▸ **EXERCISE**: No pictures, nothing altered: return the data below.

▸ **DATA BELOW**:
****

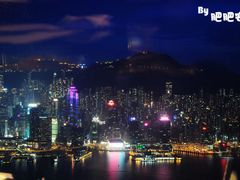 -天龙轩(香港丽思卡尔顿酒店)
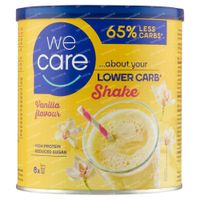 We Care Shake Vanilla 240 g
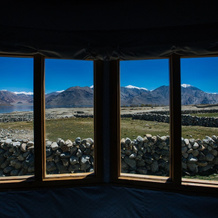 Pangong Sarai, Man — photo 5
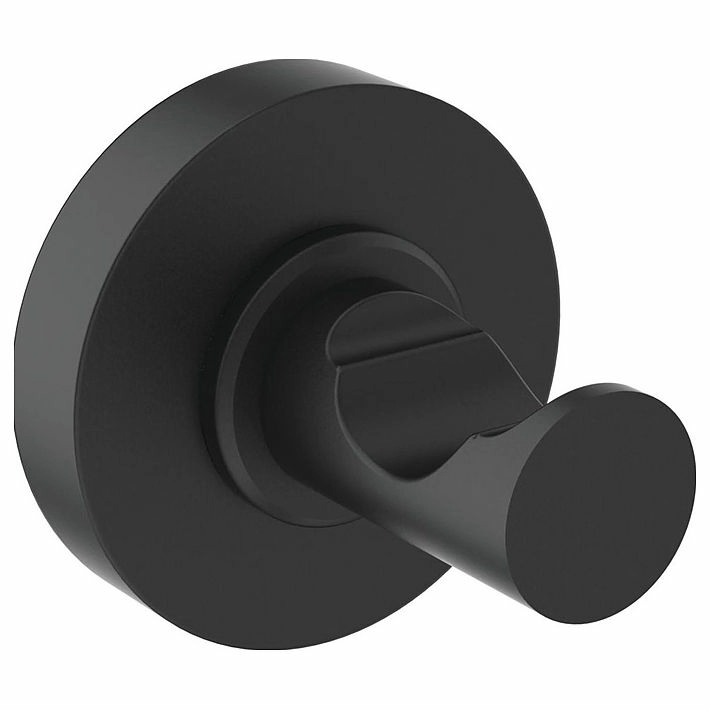 Крючок для ванной Ideal Standard IOM Black, A9115XG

****

▸ **COMPLETED EXERCISE**:
 -天龙轩(香港丽思卡尔顿酒店)
 We Care Shake Vanilla 240 g
 Pangong Sarai, Man — photo 5
 Крючок для ванной Ideal Standard IOM Black, A9115XG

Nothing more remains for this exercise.